Stunning Sights in the Skies Over Alabama

The magnetic storm that produced Northern Lights over Alabama and other states could continue through the weekend, with possible impacts on communication, GPS, power grids and more.

The National Oceanic Atmospheric Administration’s Space Weather Prediction Center said extreme, or G5, Coronal Mass Ejections reached the Earth May 10 at around 6:54 p.m. EDT.  It’s the first G5 observed since October 2003 when the event resulted in power outages in Sweden and damaged transformers in South America.  The outburst has also created the rare opportunity for people across the country – including areas as far south as Alabama and Florida – to see the colorful light show.

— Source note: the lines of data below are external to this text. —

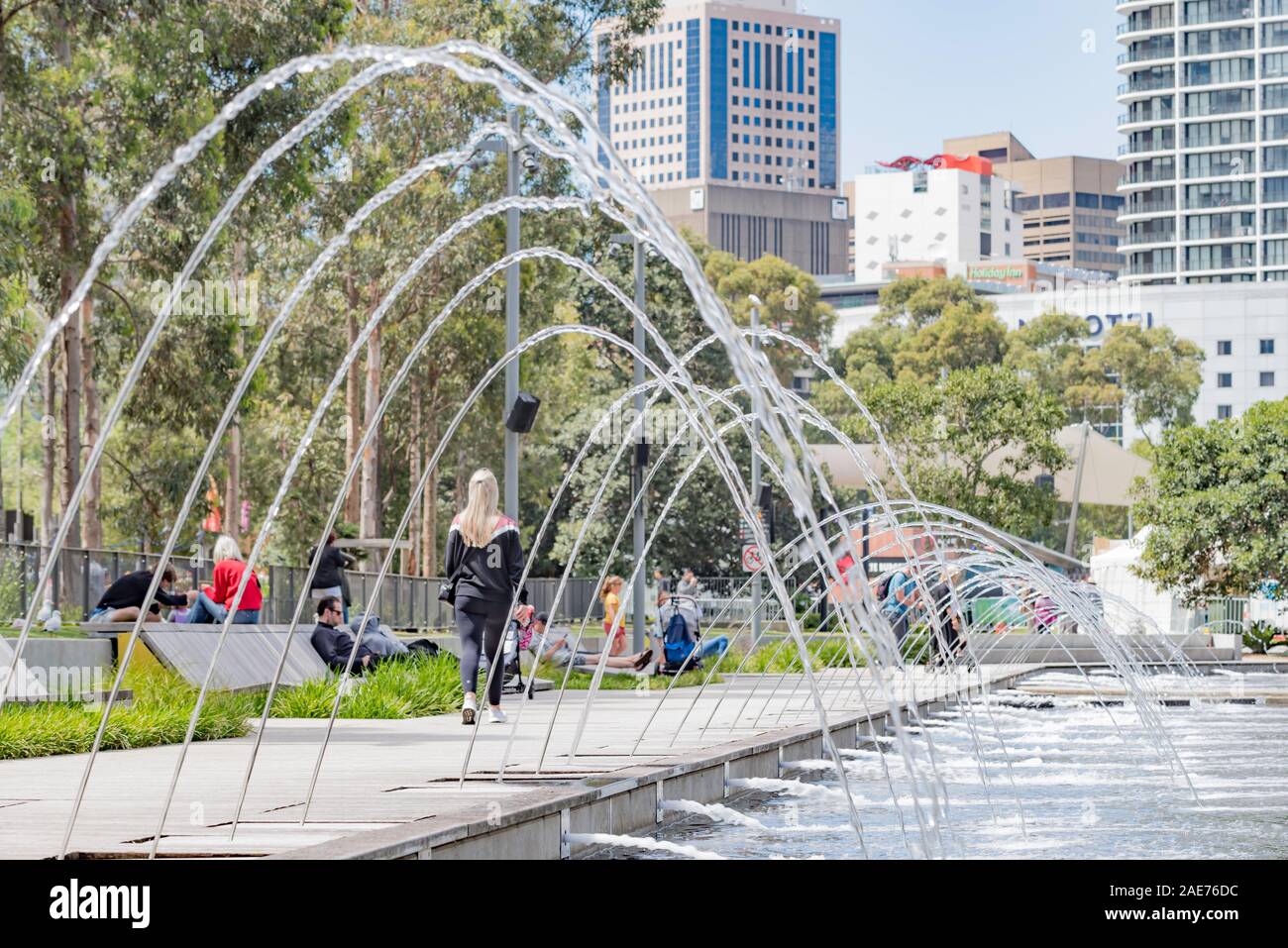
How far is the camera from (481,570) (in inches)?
486

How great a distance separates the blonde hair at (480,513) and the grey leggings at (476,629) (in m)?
0.42

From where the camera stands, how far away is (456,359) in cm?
4578

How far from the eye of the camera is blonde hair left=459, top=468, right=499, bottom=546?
12305mm

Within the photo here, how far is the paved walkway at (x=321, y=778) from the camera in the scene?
678cm

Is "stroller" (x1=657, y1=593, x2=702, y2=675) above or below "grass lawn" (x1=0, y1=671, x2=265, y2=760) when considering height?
below

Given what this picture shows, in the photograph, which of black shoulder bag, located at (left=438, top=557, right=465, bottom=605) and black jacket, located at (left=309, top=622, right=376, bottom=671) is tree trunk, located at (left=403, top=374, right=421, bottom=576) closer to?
black jacket, located at (left=309, top=622, right=376, bottom=671)

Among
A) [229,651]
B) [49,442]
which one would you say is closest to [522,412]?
[229,651]

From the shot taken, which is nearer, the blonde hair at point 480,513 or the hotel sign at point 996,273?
the blonde hair at point 480,513

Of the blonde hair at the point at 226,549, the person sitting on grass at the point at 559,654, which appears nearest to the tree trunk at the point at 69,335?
the person sitting on grass at the point at 559,654

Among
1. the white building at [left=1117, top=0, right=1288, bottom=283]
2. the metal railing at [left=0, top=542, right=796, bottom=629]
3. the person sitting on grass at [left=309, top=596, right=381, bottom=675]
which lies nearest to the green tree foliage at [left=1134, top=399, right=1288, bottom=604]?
the metal railing at [left=0, top=542, right=796, bottom=629]

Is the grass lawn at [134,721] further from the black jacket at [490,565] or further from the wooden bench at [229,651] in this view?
the black jacket at [490,565]

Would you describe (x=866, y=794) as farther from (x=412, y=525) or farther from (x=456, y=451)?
(x=412, y=525)
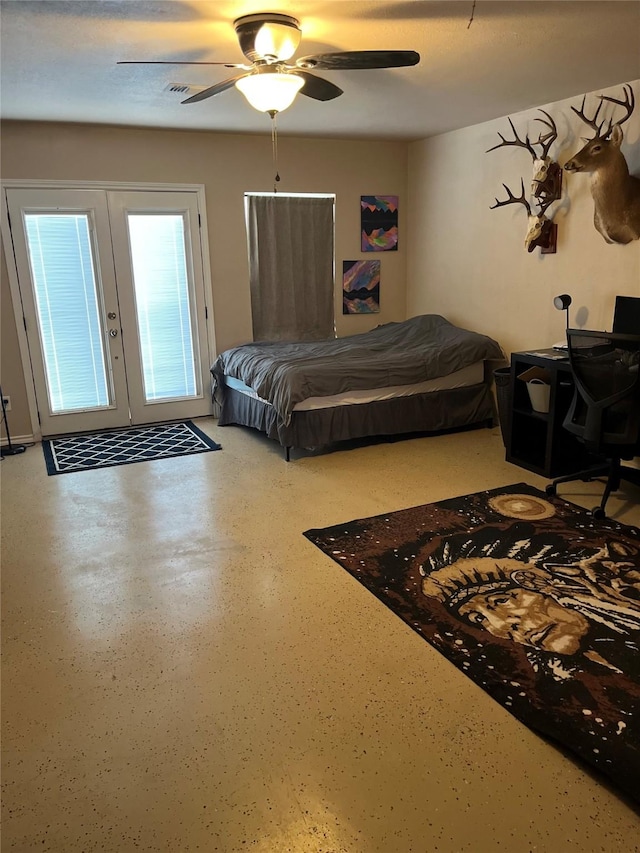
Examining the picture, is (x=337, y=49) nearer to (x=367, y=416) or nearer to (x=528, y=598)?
(x=367, y=416)

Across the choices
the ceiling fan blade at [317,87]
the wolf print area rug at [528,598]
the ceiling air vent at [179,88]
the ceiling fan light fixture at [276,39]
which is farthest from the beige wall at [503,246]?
the ceiling air vent at [179,88]

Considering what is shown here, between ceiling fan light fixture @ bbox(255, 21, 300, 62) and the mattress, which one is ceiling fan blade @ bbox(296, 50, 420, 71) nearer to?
ceiling fan light fixture @ bbox(255, 21, 300, 62)

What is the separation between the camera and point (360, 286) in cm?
609

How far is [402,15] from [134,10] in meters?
1.15

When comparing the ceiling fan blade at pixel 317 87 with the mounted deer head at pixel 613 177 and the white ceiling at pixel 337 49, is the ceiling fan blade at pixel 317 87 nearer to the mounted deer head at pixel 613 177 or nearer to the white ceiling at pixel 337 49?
the white ceiling at pixel 337 49

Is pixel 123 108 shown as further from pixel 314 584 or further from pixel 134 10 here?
pixel 314 584

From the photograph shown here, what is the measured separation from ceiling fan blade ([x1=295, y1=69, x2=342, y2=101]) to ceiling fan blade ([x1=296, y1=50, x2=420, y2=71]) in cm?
12

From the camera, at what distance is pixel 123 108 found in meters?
4.25

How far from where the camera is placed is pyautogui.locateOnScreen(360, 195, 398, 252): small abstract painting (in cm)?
597

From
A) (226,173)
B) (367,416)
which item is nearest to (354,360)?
(367,416)

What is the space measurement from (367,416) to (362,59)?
8.44 ft

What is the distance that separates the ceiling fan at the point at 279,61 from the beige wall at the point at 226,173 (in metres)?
2.19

For the best viewing, go to a dark area with as little light pollution as possible. It’s also best to go to an area away from cloud cover if possible. When you get outside, look to the north and, according to experts, a cell phone may be better for capturing images than a naked eye.  “Cellphones are much better than our eyes at capturing light,”  Space Weather Prediction Center’s Brent Gordon said. “Just go out your back door and take a picture with a newer cellphone, and you’d be amazed at what you see in that picture versus what you see with your eyes.”

Why are we seeing the Northern Lights?

The area responsible for solar activity is a large, complex sunspot cluster roughly 17 times the diameter of the Earth, and it does remain active with additional large flares expected.  “Flares of this magnitude are not frequent,” NOAA said.

The Space Weather Prediction Center had earlier issued a severe geomagnetic storm watch, the first such issued by NOAA since 2005.